* Provided passage *
----------

Decidability of diophantine equation in a theory

If $T$ contains $I\Delta_0+\mathit{EXP}$ (or a strong theory like Peano arithmetic for that matter), then by the formalized MRDP theorem [1], $D_T$ is essentially the $\Pi^0_1$ fragment of $T$, which is of course undecidable if $T$ is consistent. Curiously, this holds even for some weaker theories that do not prove the MRDP theorem: in particular, Kaye [2] showed that $D_T$ is undecidable for any consistent extension of $IE_1$ (induction for bounded existential formulas).

On the other hand, it is a long-standing open problem whether $D_T$ is decidable for the theory of quantifier-free induction (IOpen); by results of Wilkie [3], this is equivalent to the same problem for the theory of $\mathbb Z$-rings.

Concerning Robinson’s arithmetic $Q$: the problem is not quite well defined here, as $Q$ does not prove the usual semiring axioms like distributivity, hence different terms representing the same polynomial may give different answer. Worse yet, the question only makes sense for integer polynomials, whereas the theory only has nonnegative integers, and its models cannot be extended with negatives in a coherent way. So, for definiteness, let me formulate it as $$\let\ob\overline\let\ub\underline\def\N{\mathbb N}\let\LOR\bigvee D_T=\{(p,q):p,r\text{ are $L$-terms, }T\vdash\forall\ob x\,p(\ob x)\ne q(\ob x)\},$$ where $L=(0,S,+,\cdot)$ is the usual language of arithmetic.

EDIT: I realized that the “exercise” in Claim 2 below was incorrect, so let me formulate the result for the slightly stronger theory $$Q^+=Q+\forall x\,0\cdot x=0$$ where it works. While $D_Q$ is also decidable, this is considerably more difficult to prove; see [4].

Proposition: $D_{Q^+}$ is decidable (in fact, coNP-complete).

Proof: The main point is that $Q^+$ has weird models where one can satisfy next to any equation $p(\ob x)=q(\ob x)$, and the exceptions are easy to deal with.

Let $\ub n=S^n(0)$ denote the numeral for $n\in\N$. Consider the model $\N^\infty$ of $Q^+$ with domain $\mathbb N\cup\{\infty\}$, where $x+\infty=\infty+x=x\cdot\infty=\infty\cdot x=\infty$, except that $\infty\cdot0=0\cdot\infty=0$. By induction on the complexity of the term $p$, we show

Claim 1: If the value of $p(\ob\infty)$ in $\N^\infty$ is $n\in\N$, then $Q^+$ proves $\forall\ob x\,p(\ob x)=\ub n$.

Given terms $p,q$, we can compute the value of $p(\ob\infty)$ and $q(\ob\infty)$ in $\N^\infty$. If both equal $\infty$, we have a witness that $(p,q)\notin D_{Q^+}$ and we are done. By Claim 1, the remaining cases are when one of the terms is provably equal to a standard constant, hence we can assume without loss of generality that $q$ is $\ub n$ for some $n\in\N$.

----------

* Source excerpt *
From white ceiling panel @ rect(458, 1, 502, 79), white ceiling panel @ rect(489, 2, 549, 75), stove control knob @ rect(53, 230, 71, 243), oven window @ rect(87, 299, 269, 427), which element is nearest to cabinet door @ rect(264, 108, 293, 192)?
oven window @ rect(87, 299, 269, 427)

----------

Continue the discussion of the decidability of Diophantine equations in arithmetic theories, beginning right after its final sentence, the one ending "for some $n\in\N$."

As a little exercise with the axioms of $Q$, one can show by induction on $n$:

Claim 2: $Q$ proves $$\begin{align*} x+y=\ub n&\to\LOR_{k,l\colon k+l=n}(x=\ub k\land y=\ub l),\\ x\cdot y=\ub n&\to x=0\lor\LOR_{k,l\colon kl=n}(x=\ub k\land y=\ub l)\qquad\text{for }n\ne0,\\ x\cdot y=0&\to x=0\lor y=0 \end{align*}$$ for every $n\in\N$.

Let me write $x\le\ub n$ as a shorthand for the formula $x=0\lor x=\ub1\lor\dots\lor x=\ub n$. (In fact, this agrees with the usual definable ordering in $Q$, but I will not need this.) In $Q$, define $$x^{\le n}=\begin{cases}x&\text{if }x\le\ub n,\\\ub n&\text{otherwise.}\end{cases}$$

Claim 3: $Q^+$ proves $p(\ob x)\le\ub n\to p(\ob x)=p(\ob x^{\le n})$.

Again, we prove this by induction on the complexity of $p$. For example, assume that $p=p_0\cdot p_1$. Reason in $Q^+$, and let $p(\ob x)=\ub m$ for some $m=0,\dots,n$. If $m\ne 0$, then $p_0(\ob x)=\ub k$ and $p_1(\ob x)=\ub l$ for some $k,l\le n$ such that $kl=m$ by Claim 2 (the case $p_0(\ob x)=0$ is impossible by the extra axiom). By the induction hypothesis, we have also $p_0(\ob x^{\le n})=\ub k$ and $p_1(\ob x^{\le n})=\ub l$, hence $p(\ob x^{\le n})=\ub m$.

If $m=0$, then Claim 2 gives $p_0(\ob x)=0$ or $p_1(\ob x)=0$, hence $p_0(\ob x^{\le n})=0$ or $p_1(\ob x^{\le n})=0$ by the induction hypothesis, thus $p(\ob x^{\le n})=0$ as well.

Now, resuming the proof of decidability of $D_{Q^+}$: if there is a model of $Q^+$ in which $p(\ob x)=\ub n$ is satisfiable, then by Claim 3, it is also satisfiable by a tuple of elements of $\{0,\dots,n\}$. The value of $p(\vec x)$ on standard tuples is evaluated the same in all models, hence we can as well do it in the standard model. Thus, $$(p(\ob x),\ub n)\in D_{Q^+}\iff\forall\ob x\in\{0,\dots,n\}\,p(\ob x)\ne n,$$ which is a decidable condition.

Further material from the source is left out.